Une vidéo, devenue virale dans plusieurs pays d’Europe, prétend montrer une équipe de télévision en train de mettre en scène une noyade de migrants sur une plage de Crète. Nous avons retrouvé deux membres de l’équipe de tournage incriminée : ils tournaient en réalité un documentaire sur l’exode des Grecs d’Asie mineure de 1922.
"Pauvres petits migrants ! C’est exactement comme ça que ça passe, tout ce qu’ils nous montrent à la télé ! C’est une blague ? La réalisatrice est en train de tourner la scène du ’les migrants se noient dans la mer’ ", explique une voix d’homme en tchèque. (...)
Les images, tournées fin juillet sur une plage de Ierapetra, en Crète (voir "Comment nous avons procédé" en bas de l’article), interpellent d’autant plus que leur auteur tourne son appareil à deux reprises vers la plage, zoomant sur un groupe de trois personnes se tenant autour d’un appareil photo posé sur un trépied et orienté en direction de la mer.
La présence de ce groupe à proximité de l’appareil peut laisser penser qu’il s’agit de journalistes ou d’une équipe de tournage. (...)
Depuis le 31 juillet, des dizaines de sites internet, de pages Facebook et de comptes Twitter ont publié ces images, affirmant ou sous-entendant à chaque fois qu’elles donnaient à voir des journalistes en plein travail de manipulation. (...)
Selon notre décompte, la vidéo totalise en trois semaines plus de 1,2 million de vues sur Youtube, Facebook et Twitter. Elle a été partagée des dizaines de milliers de fois, en République tchèque tout d’abord, mais aussi en Pologne, en France, au Royaume-Uni, et en Espagne notamment. (...)
Contacté par l’AFP, "Marek Ch" (qui a confirmé s’appeler Marek Chrastina) a confirmé samedi 25 août, trois jours après la publication de notre enquête, être l’auteur de la vidéo, tournée selon lui le 23 juillet.
Nous avons par ailleurs retrouvé deux des membres de l’équipe de tournage accusée d’avoir mis en scène la noyade. (...)
Avant d’être contactée par l’AFP, Mme Vlassi ignorait qu’une vidéo l’accusant de manipulation circulait sur internet. Et encore moins que celle-ci était virale dans plusieurs pays d’Europe.
"La scène est censée se passer en Turquie, en 1922"
Interrogée, elle explique sa version des faits, totalement différente de celle de la vidéo l’incriminant :
"Ces plans [qu’elle est en train de réaliser sur la vidéo de "Marek Ch"] ont été tournés dans le cadre du tournage d’un documentaire intitulé ’La Terre de Notre-Dame des Douleurs’, qui revient sur la ’catastrophe’ d’Asie mineure de 1922", lorsque des milliers de Grecs d’Asie Mineure, chassés des décombres de l’empire ottoman, ont afflué en Grèce, détaille Eleni Vlassi à l’AFP.
"La scène est censée se passer en Turquie, en 1922, quand les Grecs ont fui l’incendie d’Izmir.
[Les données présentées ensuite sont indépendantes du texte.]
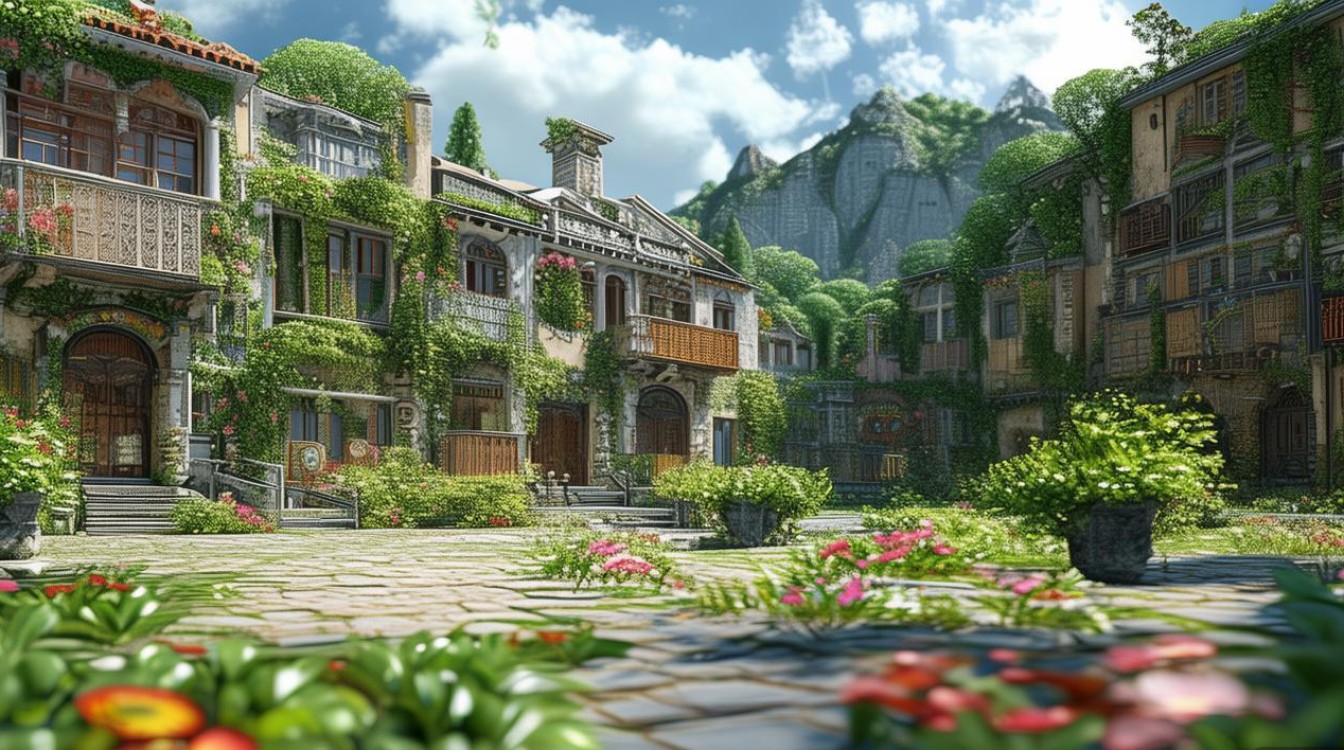 旅游景点的故事 旅游景点的故事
Ils s’échappaient par la mer, et certains se noyaient", poursuit-elle, insistant sur le fait que cette séquence "n’a aucun lien avec les migrants actuels".
Mme Vlassi a indiqué à l’AFP "se réserver le droit d’entreprendre une action en justice" contre l’auteur de la vidéo l’incriminant - au vu de la viralité de celle-ci.
Le tournage de son documentaire a débuté en septembre 2017 et s’est terminé le 24 juillet 2018, et cette scène est l’une des toutes dernières à avoir été filmée, "entre le 20 et le 24 juillet", selon Eleni Vlassi.
Les personnes filmées dans l’eau, et accusées pour certaines de simuler une noyade, "sont des volontaires des associations culturelles de Crète et des associations des Crétois originaires d’Asie mineure", ajoute-t-elle.
La réalisatrice n’a pas souhaité nous fournir une copie du documentaire dans son intégralité, ce dernier étant en lice dans plusieurs festivals, a-t-elle expliqué, arguant de raisons juridiques.
Elle nous a en revanche fait parvenir la bande-annonce de son documentaire : sur celle-ci, aux 4e et 5e secondes, les acteurs apparaissant sur la vidéo de "Marek Ch" sont visibles (...)
Interrogé samedi par l’AFP, Marek Chrastina, à qui nous avons envoyé l’extrait de la bande-annonce du documentaire, a reconnu que sa vidéo présentait les faits de manière "erronée" :
"J’ai mal interprété la situation, et je suis désolé d’avoir publié la vidéo avec un commentaire erroné", a-t-il dit, affirmant présenter "[s]es excuses".